Reputation: 1944
I have data with column foo which can be
foo
abcdef_zh
abcdf_grtyu_zt
pqlmn@xl
from here I want to create two columns such that
Part 1 Part 2
abcdef zh
abcdf_grtyu zt
pqlmn xl
The code I am using for this is
data = data.withColumn("Part 1",split(data["foo"],substring(data["foo"],-3,1))).get_item(0)
data = data.withColumn("Part 2",split(data["foo"],substring(data["foo"],-3,1))).get_item(1)

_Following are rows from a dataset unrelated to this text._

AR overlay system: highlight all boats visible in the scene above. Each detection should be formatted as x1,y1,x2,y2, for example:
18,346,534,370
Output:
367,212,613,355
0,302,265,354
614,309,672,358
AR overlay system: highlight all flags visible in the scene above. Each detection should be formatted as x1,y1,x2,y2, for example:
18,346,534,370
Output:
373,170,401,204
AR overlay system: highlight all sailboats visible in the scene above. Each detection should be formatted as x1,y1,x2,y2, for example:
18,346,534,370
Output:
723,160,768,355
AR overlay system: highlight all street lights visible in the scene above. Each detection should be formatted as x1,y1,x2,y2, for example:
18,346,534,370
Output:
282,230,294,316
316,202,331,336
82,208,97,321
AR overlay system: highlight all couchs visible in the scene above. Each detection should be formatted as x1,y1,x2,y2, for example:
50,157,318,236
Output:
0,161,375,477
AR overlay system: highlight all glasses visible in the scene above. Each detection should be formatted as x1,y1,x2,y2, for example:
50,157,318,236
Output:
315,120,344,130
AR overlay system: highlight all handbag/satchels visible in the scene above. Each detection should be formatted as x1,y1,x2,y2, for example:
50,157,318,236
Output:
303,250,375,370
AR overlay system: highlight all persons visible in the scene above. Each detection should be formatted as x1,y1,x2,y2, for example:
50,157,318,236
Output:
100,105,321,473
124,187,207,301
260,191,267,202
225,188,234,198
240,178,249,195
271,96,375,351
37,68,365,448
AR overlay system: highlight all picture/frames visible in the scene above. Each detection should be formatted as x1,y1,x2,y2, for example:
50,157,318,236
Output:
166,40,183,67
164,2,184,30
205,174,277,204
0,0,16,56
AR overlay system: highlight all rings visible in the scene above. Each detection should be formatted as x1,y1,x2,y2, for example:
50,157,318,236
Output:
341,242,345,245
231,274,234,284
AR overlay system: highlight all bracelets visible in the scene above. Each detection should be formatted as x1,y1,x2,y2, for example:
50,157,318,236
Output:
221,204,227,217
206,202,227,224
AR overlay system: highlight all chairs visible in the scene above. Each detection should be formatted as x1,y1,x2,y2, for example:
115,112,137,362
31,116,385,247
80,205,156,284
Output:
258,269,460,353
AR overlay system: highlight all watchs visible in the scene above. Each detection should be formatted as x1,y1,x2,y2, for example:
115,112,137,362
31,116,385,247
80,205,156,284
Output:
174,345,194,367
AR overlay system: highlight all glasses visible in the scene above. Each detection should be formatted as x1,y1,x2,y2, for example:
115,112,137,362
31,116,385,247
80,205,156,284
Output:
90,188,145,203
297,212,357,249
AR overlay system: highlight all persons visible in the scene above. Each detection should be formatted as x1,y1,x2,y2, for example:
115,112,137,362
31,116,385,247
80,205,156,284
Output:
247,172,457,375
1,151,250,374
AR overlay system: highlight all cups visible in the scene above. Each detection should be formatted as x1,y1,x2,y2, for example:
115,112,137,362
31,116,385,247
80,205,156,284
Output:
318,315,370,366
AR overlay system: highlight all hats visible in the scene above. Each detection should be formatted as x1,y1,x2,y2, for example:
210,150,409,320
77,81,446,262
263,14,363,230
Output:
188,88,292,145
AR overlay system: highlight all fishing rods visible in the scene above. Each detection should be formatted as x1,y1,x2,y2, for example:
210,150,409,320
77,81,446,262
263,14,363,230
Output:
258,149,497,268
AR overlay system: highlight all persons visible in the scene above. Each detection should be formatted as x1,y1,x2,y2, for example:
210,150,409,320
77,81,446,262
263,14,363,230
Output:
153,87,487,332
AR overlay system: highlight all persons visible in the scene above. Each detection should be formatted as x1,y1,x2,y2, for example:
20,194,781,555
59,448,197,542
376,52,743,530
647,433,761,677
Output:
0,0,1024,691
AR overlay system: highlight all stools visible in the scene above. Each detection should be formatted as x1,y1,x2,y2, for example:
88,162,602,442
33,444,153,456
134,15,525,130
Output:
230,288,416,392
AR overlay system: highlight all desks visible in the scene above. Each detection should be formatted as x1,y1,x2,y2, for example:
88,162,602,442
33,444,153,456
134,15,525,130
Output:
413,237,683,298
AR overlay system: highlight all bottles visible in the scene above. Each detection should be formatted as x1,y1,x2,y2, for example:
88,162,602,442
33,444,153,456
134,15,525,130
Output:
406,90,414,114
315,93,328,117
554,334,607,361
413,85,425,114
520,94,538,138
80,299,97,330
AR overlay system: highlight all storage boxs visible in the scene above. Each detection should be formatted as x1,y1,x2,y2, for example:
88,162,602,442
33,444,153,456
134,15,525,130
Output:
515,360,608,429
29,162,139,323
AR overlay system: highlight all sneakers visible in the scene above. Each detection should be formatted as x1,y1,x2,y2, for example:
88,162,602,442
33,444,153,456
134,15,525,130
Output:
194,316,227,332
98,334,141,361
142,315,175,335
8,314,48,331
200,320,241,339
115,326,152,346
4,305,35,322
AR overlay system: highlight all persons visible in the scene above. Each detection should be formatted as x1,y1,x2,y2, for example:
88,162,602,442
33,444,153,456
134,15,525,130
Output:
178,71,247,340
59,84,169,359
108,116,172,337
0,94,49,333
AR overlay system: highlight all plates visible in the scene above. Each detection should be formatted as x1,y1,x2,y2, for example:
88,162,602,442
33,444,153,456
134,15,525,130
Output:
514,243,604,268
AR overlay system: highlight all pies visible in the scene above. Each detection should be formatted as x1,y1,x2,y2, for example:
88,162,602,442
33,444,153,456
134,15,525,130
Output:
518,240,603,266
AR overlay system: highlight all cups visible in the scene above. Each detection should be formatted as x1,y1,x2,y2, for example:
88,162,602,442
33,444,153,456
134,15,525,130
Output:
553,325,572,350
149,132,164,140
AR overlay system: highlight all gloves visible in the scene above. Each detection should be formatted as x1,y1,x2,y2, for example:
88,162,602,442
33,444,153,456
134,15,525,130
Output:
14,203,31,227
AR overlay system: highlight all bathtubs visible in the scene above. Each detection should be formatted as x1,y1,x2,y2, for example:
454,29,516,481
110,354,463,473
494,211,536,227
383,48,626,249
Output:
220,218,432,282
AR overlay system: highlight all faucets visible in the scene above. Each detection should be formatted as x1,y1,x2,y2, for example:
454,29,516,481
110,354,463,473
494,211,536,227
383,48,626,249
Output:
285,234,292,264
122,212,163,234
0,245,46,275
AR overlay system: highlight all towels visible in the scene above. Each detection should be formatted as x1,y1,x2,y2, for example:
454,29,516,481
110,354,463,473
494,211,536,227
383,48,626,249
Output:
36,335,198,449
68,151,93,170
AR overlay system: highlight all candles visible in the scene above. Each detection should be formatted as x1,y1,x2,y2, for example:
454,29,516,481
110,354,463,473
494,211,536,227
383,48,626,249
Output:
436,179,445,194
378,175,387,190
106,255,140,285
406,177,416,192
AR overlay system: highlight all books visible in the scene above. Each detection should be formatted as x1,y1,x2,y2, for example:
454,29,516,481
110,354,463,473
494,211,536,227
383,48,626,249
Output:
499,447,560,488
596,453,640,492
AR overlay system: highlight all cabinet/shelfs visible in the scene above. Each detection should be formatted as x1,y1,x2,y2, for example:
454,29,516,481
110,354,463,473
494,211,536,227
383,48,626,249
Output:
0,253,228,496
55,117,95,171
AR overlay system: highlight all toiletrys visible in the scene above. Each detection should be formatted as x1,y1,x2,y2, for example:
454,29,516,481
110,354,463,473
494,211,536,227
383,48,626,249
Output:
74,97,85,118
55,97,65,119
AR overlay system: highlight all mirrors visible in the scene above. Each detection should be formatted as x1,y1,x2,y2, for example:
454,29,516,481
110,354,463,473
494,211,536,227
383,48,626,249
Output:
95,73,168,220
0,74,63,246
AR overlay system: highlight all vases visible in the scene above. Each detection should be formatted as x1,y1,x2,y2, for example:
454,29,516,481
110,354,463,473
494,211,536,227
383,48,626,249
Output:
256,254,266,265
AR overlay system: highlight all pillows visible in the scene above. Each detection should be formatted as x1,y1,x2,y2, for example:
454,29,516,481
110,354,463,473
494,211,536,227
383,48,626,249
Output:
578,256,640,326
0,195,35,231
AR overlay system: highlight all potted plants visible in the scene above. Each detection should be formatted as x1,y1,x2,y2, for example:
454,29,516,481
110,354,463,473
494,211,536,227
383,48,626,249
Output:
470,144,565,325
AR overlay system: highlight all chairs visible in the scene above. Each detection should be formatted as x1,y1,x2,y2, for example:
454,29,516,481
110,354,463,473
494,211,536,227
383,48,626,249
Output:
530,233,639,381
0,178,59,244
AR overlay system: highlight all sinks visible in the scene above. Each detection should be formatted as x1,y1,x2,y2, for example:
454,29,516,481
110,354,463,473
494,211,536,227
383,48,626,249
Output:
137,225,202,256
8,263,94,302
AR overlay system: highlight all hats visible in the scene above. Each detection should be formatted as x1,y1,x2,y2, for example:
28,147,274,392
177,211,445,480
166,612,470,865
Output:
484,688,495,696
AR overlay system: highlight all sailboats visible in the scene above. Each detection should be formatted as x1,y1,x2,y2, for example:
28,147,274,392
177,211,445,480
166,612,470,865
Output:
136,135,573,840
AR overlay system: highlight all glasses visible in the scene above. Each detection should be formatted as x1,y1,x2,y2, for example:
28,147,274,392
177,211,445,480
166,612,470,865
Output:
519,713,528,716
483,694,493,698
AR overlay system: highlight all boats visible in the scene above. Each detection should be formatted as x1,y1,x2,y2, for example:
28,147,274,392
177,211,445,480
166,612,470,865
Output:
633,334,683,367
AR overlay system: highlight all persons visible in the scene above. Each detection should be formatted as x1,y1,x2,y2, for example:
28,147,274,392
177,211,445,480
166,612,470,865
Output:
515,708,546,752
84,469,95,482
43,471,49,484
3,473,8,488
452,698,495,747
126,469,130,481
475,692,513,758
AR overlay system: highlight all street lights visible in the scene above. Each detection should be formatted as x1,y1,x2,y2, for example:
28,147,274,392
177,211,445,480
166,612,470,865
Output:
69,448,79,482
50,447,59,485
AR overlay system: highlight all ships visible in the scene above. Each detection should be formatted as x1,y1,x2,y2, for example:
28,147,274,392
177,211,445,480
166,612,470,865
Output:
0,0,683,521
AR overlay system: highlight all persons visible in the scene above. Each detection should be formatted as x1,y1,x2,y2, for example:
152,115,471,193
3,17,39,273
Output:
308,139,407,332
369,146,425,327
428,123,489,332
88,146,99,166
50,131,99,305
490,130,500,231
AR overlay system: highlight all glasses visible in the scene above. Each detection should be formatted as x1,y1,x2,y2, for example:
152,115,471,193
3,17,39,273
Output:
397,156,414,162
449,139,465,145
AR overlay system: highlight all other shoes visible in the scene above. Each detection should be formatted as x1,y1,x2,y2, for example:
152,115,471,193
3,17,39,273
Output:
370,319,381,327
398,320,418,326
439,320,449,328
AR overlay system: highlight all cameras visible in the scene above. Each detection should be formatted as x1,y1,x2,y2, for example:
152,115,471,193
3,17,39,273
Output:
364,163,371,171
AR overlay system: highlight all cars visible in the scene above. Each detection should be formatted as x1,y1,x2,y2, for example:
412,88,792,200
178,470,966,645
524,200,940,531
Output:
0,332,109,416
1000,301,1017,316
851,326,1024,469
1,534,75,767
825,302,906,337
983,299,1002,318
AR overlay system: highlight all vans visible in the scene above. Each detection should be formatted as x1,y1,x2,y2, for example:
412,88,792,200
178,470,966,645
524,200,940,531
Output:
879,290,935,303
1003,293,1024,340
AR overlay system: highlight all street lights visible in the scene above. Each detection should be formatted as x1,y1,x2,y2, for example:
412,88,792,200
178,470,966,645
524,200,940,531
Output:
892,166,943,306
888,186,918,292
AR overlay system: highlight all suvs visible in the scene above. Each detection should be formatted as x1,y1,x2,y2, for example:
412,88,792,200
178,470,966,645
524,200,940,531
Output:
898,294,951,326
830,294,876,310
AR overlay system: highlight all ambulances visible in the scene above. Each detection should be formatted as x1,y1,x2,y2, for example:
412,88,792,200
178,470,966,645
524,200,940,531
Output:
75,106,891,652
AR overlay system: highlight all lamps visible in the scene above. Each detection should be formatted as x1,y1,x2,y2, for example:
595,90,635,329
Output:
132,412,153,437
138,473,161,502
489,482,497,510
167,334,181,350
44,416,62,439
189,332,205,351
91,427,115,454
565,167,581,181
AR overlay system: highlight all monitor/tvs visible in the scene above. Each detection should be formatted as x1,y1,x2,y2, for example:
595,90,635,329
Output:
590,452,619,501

However I am getting an error column not iterable
Upvotes: 0
Views: 2649
Reputation: 1
pyspark udf code to split by last delimiter
@F.udf(returnType=T.ArrayType(T.StringType()))
def split_by_last_delm(str, delimiter):
if str is None:
return None
split_array = str.rsplit(delimiter, 1)
return split_array
data = data.withColumn("Part 1",split_by_last_delm(data["foo"],lit('_')).getItem(0))
data2 = data.withColumn("Part 2",split_by_last_delm(data["foo"],lit('_')).getItem(1))
Upvotes: 0
Reputation: 11587
The following should work
>>> from pyspark.sql import Row
>>> from pyspark.sql.functions import expr
>>> df = sc.parallelize(['abcdef_zh', 'abcdfgrtyu_zt', 'pqlmn@xl']).map(lambda x: Row(x)).toDF(["col1"])
>>> df.show()
+-------------+
| col1|
+-------------+
| abcdef_zh|
|abcdfgrtyu_zt|
| pqlmn@xl|
+-------------+
>>> df.withColumn('part2',df.col1.substr(-2, 3)).withColumn('part1', expr('substr(col1, 1, length(col1)-3)')).select('part1', 'part2').show()
+----------+-----+
| part1|part2|
+----------+-----+
| abcdef| zh|
|abcdfgrtyu| zt|
| pqlmn| xl|
+----------+-----+
Upvotes: 1